[START Record set]

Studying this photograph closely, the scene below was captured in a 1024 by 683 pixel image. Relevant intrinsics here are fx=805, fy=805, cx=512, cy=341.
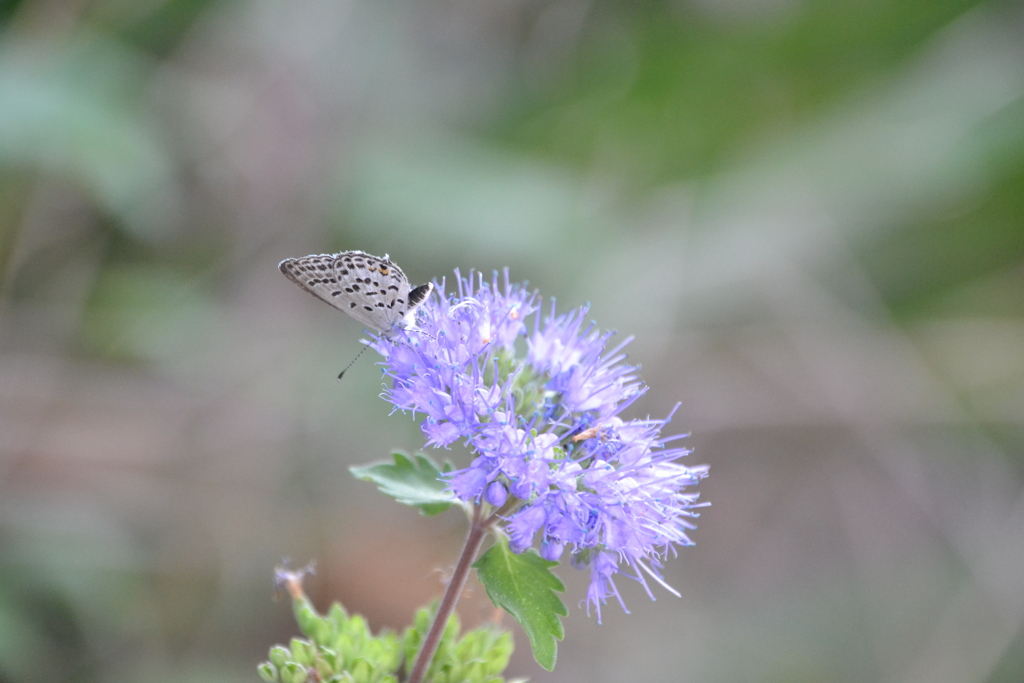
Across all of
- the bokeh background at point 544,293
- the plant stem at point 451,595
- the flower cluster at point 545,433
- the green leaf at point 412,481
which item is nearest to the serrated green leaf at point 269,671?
the plant stem at point 451,595

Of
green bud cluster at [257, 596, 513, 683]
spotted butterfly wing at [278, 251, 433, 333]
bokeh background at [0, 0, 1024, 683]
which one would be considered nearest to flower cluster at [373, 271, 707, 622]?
spotted butterfly wing at [278, 251, 433, 333]

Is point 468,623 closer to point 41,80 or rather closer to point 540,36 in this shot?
point 41,80

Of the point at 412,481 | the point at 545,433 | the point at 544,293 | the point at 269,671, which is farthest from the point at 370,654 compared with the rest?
the point at 544,293

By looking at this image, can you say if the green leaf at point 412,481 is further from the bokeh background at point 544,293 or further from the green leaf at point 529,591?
the bokeh background at point 544,293

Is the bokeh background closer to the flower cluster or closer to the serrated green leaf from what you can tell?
the serrated green leaf

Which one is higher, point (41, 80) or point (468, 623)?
point (41, 80)

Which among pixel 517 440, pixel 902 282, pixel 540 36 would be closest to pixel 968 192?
pixel 902 282
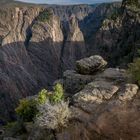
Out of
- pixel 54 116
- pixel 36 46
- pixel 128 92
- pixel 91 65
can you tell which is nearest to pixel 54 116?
pixel 54 116

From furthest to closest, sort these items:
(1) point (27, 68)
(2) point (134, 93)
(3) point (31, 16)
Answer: (3) point (31, 16)
(1) point (27, 68)
(2) point (134, 93)

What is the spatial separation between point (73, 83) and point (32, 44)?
119393 mm

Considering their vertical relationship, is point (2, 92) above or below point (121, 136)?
below

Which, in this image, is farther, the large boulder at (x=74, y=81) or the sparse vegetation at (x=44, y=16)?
the sparse vegetation at (x=44, y=16)

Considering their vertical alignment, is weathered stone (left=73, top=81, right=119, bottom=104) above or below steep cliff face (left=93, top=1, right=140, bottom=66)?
above

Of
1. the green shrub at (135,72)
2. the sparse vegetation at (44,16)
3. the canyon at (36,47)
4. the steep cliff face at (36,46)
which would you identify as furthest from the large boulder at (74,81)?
the sparse vegetation at (44,16)

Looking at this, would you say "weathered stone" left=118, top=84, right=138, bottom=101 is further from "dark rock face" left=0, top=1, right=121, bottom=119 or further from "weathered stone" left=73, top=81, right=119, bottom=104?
"dark rock face" left=0, top=1, right=121, bottom=119

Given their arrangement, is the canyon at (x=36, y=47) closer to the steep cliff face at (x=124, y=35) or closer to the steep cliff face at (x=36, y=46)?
the steep cliff face at (x=36, y=46)

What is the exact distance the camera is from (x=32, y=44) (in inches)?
5901

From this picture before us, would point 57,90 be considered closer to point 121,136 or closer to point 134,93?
point 134,93

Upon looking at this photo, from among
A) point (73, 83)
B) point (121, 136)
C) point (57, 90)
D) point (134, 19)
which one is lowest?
point (134, 19)

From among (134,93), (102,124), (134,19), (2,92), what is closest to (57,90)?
(134,93)

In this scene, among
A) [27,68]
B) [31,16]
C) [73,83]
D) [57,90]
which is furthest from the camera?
[31,16]

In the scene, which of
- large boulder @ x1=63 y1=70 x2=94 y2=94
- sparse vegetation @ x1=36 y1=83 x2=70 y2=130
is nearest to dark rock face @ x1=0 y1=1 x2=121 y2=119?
large boulder @ x1=63 y1=70 x2=94 y2=94
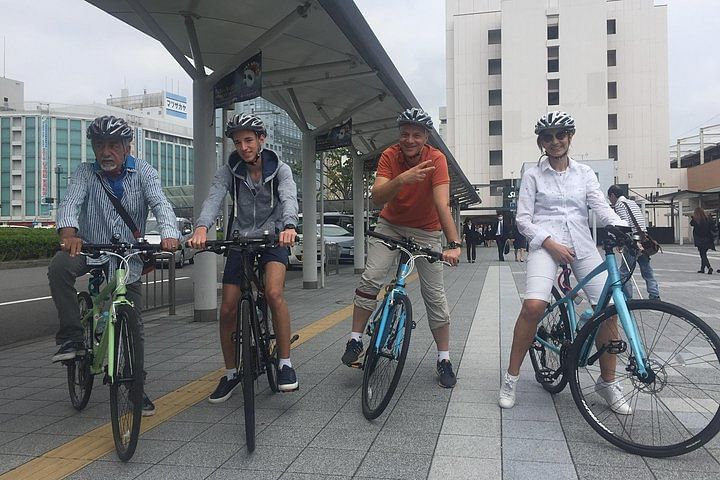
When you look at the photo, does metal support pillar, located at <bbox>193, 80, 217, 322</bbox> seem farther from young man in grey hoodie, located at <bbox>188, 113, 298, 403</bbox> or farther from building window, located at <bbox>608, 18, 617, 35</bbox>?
building window, located at <bbox>608, 18, 617, 35</bbox>

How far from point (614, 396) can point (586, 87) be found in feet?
177

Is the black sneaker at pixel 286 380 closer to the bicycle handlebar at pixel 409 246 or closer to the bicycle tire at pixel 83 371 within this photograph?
the bicycle handlebar at pixel 409 246

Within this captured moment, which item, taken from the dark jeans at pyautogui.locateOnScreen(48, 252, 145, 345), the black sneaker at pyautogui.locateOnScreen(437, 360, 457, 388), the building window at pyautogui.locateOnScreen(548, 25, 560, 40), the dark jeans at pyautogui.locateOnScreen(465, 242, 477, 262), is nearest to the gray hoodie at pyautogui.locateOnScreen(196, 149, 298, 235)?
the dark jeans at pyautogui.locateOnScreen(48, 252, 145, 345)

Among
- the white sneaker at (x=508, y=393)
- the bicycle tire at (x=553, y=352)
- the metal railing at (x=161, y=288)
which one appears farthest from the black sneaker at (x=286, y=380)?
the metal railing at (x=161, y=288)

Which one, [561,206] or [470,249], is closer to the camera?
[561,206]

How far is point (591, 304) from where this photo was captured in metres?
3.72

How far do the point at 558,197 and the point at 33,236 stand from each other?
25246 mm

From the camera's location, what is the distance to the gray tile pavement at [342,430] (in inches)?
117

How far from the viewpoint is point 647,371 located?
317 centimetres

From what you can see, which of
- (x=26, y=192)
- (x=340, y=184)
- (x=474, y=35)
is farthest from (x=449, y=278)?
(x=26, y=192)

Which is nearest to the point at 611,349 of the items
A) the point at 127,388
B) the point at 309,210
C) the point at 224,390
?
the point at 224,390

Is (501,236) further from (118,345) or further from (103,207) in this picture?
(118,345)

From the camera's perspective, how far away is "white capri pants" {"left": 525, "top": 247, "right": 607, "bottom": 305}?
3.67 metres

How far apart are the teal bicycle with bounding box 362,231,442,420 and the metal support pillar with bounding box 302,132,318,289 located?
326 inches
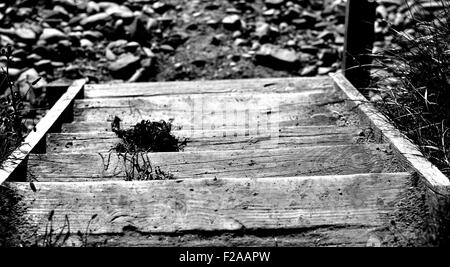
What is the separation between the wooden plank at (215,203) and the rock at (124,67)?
377 cm

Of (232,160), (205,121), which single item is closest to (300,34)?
(205,121)

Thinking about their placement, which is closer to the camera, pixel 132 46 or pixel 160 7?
pixel 132 46

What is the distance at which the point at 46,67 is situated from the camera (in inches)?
214

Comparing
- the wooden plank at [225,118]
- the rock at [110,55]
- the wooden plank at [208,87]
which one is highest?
the wooden plank at [225,118]

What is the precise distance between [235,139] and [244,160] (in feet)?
1.41

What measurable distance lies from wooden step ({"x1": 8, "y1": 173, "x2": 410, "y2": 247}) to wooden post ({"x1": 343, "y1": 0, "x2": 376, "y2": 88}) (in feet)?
5.78

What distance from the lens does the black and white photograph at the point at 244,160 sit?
1682 mm

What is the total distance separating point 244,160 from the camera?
2.21 m

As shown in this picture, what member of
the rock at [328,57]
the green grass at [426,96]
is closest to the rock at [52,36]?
the rock at [328,57]

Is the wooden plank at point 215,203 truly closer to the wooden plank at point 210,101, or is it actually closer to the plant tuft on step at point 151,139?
the plant tuft on step at point 151,139

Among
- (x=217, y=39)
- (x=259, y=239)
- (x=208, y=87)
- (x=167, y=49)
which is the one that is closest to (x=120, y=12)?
(x=167, y=49)

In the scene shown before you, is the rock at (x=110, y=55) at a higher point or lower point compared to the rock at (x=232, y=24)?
lower

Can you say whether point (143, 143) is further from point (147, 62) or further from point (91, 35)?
point (91, 35)

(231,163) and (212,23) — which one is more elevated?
(231,163)
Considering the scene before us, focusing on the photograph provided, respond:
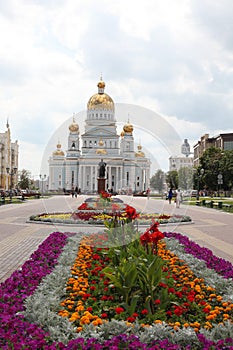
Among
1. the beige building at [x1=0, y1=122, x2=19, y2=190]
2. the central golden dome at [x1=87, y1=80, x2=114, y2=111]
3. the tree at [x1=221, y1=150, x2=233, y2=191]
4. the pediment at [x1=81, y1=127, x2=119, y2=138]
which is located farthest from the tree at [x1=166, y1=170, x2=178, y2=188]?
the beige building at [x1=0, y1=122, x2=19, y2=190]

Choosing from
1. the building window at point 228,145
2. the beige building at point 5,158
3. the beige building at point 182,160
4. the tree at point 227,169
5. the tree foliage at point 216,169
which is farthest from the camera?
the building window at point 228,145

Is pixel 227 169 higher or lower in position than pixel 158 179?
higher

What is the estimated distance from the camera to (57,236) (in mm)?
12945

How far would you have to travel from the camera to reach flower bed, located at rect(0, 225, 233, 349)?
467cm

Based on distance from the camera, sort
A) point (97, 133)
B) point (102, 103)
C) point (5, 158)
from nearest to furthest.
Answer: point (97, 133)
point (102, 103)
point (5, 158)

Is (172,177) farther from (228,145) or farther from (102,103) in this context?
(228,145)

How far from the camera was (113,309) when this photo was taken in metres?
5.82

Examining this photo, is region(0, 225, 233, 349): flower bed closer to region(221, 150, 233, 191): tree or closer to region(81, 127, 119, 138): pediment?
region(81, 127, 119, 138): pediment

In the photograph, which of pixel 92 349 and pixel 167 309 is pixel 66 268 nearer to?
pixel 167 309

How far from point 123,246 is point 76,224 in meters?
11.5

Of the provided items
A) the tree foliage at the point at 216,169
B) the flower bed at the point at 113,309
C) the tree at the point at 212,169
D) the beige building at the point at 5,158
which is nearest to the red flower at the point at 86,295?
the flower bed at the point at 113,309

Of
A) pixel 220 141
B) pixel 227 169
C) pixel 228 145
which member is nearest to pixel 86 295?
pixel 227 169

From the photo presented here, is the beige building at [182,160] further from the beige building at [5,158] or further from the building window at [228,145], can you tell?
the building window at [228,145]

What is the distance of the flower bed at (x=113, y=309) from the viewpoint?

[END Record set]

**Do this**
Please copy out each line of the data above that contains the string "locateOnScreen", leaving out every other line.

**Written reply**
Within this captured moment, which item, taken from the dark jeans at pyautogui.locateOnScreen(48, 252, 145, 345), the black sneaker at pyautogui.locateOnScreen(437, 360, 457, 388), the building window at pyautogui.locateOnScreen(548, 25, 560, 40), the dark jeans at pyautogui.locateOnScreen(465, 242, 477, 262), is nearest to the gray hoodie at pyautogui.locateOnScreen(196, 149, 298, 235)?
the dark jeans at pyautogui.locateOnScreen(48, 252, 145, 345)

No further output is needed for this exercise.